• **Data shown**:
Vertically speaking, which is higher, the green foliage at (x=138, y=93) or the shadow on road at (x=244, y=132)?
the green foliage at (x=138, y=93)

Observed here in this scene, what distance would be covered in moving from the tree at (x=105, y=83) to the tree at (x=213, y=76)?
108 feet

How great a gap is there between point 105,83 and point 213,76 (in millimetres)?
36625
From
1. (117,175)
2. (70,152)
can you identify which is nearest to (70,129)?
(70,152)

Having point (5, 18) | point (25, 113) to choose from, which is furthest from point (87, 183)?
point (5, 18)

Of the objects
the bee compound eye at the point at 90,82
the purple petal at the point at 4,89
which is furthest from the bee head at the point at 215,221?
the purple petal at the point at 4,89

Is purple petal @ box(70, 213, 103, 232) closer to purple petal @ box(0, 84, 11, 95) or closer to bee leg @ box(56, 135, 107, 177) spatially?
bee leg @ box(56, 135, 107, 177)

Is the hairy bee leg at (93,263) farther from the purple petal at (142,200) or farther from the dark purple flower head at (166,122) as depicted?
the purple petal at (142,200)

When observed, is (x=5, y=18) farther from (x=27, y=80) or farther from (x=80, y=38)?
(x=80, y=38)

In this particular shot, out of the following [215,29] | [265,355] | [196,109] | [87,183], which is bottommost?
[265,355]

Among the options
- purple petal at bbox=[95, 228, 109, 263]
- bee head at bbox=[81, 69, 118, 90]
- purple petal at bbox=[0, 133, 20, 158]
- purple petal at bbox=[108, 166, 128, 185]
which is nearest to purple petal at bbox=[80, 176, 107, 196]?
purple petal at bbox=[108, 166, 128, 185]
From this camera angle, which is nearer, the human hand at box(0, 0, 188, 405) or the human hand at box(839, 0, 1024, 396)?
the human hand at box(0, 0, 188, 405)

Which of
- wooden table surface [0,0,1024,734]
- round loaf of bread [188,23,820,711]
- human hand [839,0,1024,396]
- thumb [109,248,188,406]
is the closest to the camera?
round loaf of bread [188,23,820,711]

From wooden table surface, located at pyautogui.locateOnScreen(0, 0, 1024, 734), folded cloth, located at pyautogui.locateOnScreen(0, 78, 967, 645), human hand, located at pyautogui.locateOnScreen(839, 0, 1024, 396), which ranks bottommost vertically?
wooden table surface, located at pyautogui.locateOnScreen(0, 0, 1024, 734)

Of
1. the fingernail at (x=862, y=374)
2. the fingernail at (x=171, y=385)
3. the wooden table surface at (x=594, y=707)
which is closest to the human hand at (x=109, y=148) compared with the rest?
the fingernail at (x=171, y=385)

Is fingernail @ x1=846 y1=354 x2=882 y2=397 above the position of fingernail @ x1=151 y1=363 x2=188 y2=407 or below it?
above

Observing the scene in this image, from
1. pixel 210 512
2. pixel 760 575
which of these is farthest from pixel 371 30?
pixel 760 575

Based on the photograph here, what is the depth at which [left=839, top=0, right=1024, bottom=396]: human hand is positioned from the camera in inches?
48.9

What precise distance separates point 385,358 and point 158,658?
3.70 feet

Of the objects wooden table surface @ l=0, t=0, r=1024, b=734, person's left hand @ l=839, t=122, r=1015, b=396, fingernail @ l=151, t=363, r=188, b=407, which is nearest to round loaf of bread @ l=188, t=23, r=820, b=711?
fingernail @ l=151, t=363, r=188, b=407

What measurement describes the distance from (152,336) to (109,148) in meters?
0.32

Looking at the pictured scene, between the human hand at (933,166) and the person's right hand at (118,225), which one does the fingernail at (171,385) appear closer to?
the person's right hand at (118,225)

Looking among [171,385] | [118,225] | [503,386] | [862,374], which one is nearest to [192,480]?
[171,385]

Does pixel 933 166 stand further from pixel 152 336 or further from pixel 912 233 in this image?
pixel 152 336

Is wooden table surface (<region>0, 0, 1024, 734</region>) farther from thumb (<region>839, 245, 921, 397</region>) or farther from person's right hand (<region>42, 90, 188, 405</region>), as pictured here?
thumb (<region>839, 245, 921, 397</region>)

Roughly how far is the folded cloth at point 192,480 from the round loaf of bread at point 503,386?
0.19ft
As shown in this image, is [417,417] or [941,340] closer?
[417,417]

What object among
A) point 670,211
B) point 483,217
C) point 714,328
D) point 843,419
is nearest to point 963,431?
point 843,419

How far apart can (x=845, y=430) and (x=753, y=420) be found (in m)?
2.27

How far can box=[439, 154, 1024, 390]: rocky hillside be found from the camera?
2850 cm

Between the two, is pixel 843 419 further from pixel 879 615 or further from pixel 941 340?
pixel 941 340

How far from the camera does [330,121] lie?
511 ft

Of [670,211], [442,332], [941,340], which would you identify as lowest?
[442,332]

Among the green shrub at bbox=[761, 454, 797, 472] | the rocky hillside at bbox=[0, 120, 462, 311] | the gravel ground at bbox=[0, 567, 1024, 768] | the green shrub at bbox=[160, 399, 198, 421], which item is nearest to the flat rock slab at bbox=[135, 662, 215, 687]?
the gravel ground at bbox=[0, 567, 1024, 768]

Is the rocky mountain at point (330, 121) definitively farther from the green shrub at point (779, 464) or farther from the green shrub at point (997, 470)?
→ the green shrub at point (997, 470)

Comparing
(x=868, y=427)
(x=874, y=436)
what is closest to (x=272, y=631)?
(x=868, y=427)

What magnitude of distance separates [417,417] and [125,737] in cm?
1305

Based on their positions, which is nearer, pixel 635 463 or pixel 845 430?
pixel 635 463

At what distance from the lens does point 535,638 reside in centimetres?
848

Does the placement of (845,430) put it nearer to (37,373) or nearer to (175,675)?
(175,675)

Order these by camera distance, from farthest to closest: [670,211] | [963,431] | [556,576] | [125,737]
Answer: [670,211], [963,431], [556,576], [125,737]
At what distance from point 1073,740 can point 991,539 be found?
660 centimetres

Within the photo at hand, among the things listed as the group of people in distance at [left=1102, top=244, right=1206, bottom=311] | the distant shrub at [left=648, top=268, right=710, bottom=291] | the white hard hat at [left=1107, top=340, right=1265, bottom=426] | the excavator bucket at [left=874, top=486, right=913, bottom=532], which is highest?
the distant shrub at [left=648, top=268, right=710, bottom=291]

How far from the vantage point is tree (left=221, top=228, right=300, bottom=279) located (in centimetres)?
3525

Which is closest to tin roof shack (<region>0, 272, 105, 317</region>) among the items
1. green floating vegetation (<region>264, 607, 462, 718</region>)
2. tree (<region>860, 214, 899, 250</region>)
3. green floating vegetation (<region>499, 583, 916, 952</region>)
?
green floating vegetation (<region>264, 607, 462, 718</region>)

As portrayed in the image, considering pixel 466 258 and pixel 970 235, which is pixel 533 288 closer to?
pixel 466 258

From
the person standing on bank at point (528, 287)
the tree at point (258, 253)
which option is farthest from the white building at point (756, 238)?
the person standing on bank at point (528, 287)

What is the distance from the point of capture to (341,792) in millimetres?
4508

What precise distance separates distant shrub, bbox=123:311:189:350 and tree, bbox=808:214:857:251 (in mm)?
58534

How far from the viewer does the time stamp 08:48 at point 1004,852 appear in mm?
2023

• **Problem statement**: Produce a verbatim transcription of the entries above.

• **Exercise output**:
Vertically speaking, which is higher, the green foliage at (x=138, y=93) or the shadow on road at (x=244, y=132)?
the green foliage at (x=138, y=93)

Observed here in this scene, what distance would be covered in moving from the tree at (x=105, y=83) to the tree at (x=213, y=76)?
108 feet

How great a gap is there between point 105,83 and point 213,76 (in millimetres)?
36625
From
1. (117,175)
2. (70,152)
can you identify which is nearest to (70,129)?
(70,152)

Having point (5, 18) | point (25, 113) to choose from, which is furthest from point (87, 183)?
point (5, 18)

Of the objects
the bee compound eye at the point at 90,82
the purple petal at the point at 4,89
which is furthest from the bee head at the point at 215,221?
the purple petal at the point at 4,89

Is purple petal @ box(70, 213, 103, 232) closer to purple petal @ box(0, 84, 11, 95) or closer to bee leg @ box(56, 135, 107, 177) spatially?
bee leg @ box(56, 135, 107, 177)

Is the hairy bee leg at (93,263) farther from the purple petal at (142,200) or farther from the dark purple flower head at (166,122) as depicted?
the purple petal at (142,200)

When observed, is (x=5, y=18) farther from (x=27, y=80) or farther from (x=80, y=38)?
(x=80, y=38)

In this particular shot, out of the following [215,29] | [265,355] | [196,109] | [87,183], which is bottommost?
[265,355]

Among the options
- purple petal at bbox=[95, 228, 109, 263]
- bee head at bbox=[81, 69, 118, 90]
- purple petal at bbox=[0, 133, 20, 158]
- purple petal at bbox=[108, 166, 128, 185]
which is nearest to purple petal at bbox=[80, 176, 107, 196]?
purple petal at bbox=[108, 166, 128, 185]
From this camera angle, which is nearer, the human hand at box(0, 0, 188, 405) or the human hand at box(839, 0, 1024, 396)?
the human hand at box(0, 0, 188, 405)

Which of
- wooden table surface [0,0,1024,734]
- round loaf of bread [188,23,820,711]
- human hand [839,0,1024,396]
- thumb [109,248,188,406]
is the closest to the camera?
round loaf of bread [188,23,820,711]

From wooden table surface, located at pyautogui.locateOnScreen(0, 0, 1024, 734), folded cloth, located at pyautogui.locateOnScreen(0, 78, 967, 645), human hand, located at pyautogui.locateOnScreen(839, 0, 1024, 396), which ranks bottommost vertically?
wooden table surface, located at pyautogui.locateOnScreen(0, 0, 1024, 734)

Of
1. the fingernail at (x=862, y=374)
2. the fingernail at (x=171, y=385)
3. the wooden table surface at (x=594, y=707)
which is closest to the human hand at (x=109, y=148) compared with the rest?
the fingernail at (x=171, y=385)

Is fingernail @ x1=846 y1=354 x2=882 y2=397 above the position of fingernail @ x1=151 y1=363 x2=188 y2=407 or below it?
above

Observing the scene in this image, from
1. pixel 210 512
2. pixel 760 575
which of these is farthest from pixel 371 30?
pixel 760 575

Based on the photograph here, what is the depth at which [left=839, top=0, right=1024, bottom=396]: human hand is positioned from the camera in inches?
48.9

What precise distance separates point 385,358 and point 158,658?
3.70 feet

Of the objects wooden table surface @ l=0, t=0, r=1024, b=734, person's left hand @ l=839, t=122, r=1015, b=396, fingernail @ l=151, t=363, r=188, b=407, which is nearest to round loaf of bread @ l=188, t=23, r=820, b=711?
fingernail @ l=151, t=363, r=188, b=407

What measurement describes the distance from (152,336) to (109,148) in meters?
0.32

Looking at the pictured scene, between the human hand at (933,166) and the person's right hand at (118,225), which one does the fingernail at (171,385) appear closer to?
the person's right hand at (118,225)

Looking among [171,385] | [118,225] | [503,386] | [862,374], which one is nearest to [192,480]?
[171,385]

Does pixel 933 166 stand further from pixel 152 336 or further from pixel 912 233 in this image?
pixel 152 336

Is wooden table surface (<region>0, 0, 1024, 734</region>) farther from thumb (<region>839, 245, 921, 397</region>) or farther from person's right hand (<region>42, 90, 188, 405</region>), as pictured here?
thumb (<region>839, 245, 921, 397</region>)

Roughly how far is the folded cloth at point 192,480 from the round loaf of bread at point 503,386?
0.19ft
As shown in this image, is [417,417] or [941,340] closer?
[417,417]

What object among
A) point 670,211
B) point 483,217
C) point 714,328
D) point 843,419
is nearest to point 963,431?
point 843,419

How far apart can (x=845, y=430) and (x=753, y=420) be found (in m)?
2.27

How far can box=[439, 154, 1024, 390]: rocky hillside be found from the camera?
2850 cm

Between the two, is pixel 843 419 further from pixel 879 615 or further from pixel 941 340?
pixel 941 340

How far from the camera does [330,121] lie?
511 ft

Of [670,211], [442,332], [941,340], which would you identify as lowest?
[442,332]

Among the green shrub at bbox=[761, 454, 797, 472] | the rocky hillside at bbox=[0, 120, 462, 311] | the gravel ground at bbox=[0, 567, 1024, 768] | the green shrub at bbox=[160, 399, 198, 421], which item is nearest to the flat rock slab at bbox=[135, 662, 215, 687]?
the gravel ground at bbox=[0, 567, 1024, 768]

Is the rocky mountain at point (330, 121) definitively farther from the green shrub at point (779, 464) or farther from the green shrub at point (997, 470)?
→ the green shrub at point (997, 470)

Comparing
(x=868, y=427)
(x=874, y=436)
what is closest to (x=272, y=631)?
(x=868, y=427)

What magnitude of distance separates [417,417] and [125,737] in cm?
1305

Based on their positions, which is nearer, pixel 635 463 or pixel 845 430?
pixel 635 463

At what distance from the lens does point 535,638 reside in centimetres?
848

Does the placement of (845,430) put it nearer to (37,373) or nearer to (175,675)?
(175,675)

Order these by camera distance, from farthest to closest: [670,211] | [963,431] | [556,576] | [125,737]
Answer: [670,211], [963,431], [556,576], [125,737]
At what distance from point 1073,740 can point 991,539 be found?
660 centimetres

Within the photo at hand, among the things listed as the group of people in distance at [left=1102, top=244, right=1206, bottom=311] | the distant shrub at [left=648, top=268, right=710, bottom=291] | the white hard hat at [left=1107, top=340, right=1265, bottom=426] | the excavator bucket at [left=874, top=486, right=913, bottom=532], which is highest?
the distant shrub at [left=648, top=268, right=710, bottom=291]

How far from the vantage point is tree (left=221, top=228, right=300, bottom=279) located (in centimetres)?
3525

Which is closest to tin roof shack (<region>0, 272, 105, 317</region>) among the items
1. green floating vegetation (<region>264, 607, 462, 718</region>)
2. tree (<region>860, 214, 899, 250</region>)
3. green floating vegetation (<region>499, 583, 916, 952</region>)
?
green floating vegetation (<region>264, 607, 462, 718</region>)

As portrayed in the image, considering pixel 466 258 and pixel 970 235, which is pixel 533 288 closer to?
pixel 466 258

From
the person standing on bank at point (528, 287)
the tree at point (258, 253)
which option is farthest from the white building at point (756, 238)?
the person standing on bank at point (528, 287)

What is the distance from the point of capture to (341,792) in millimetres?
4508

What precise distance separates distant shrub, bbox=123:311:189:350 and tree, bbox=808:214:857:251 (in mm)?
58534

How far from the viewer does the time stamp 08:48 at point 1004,852 appear in mm?
2023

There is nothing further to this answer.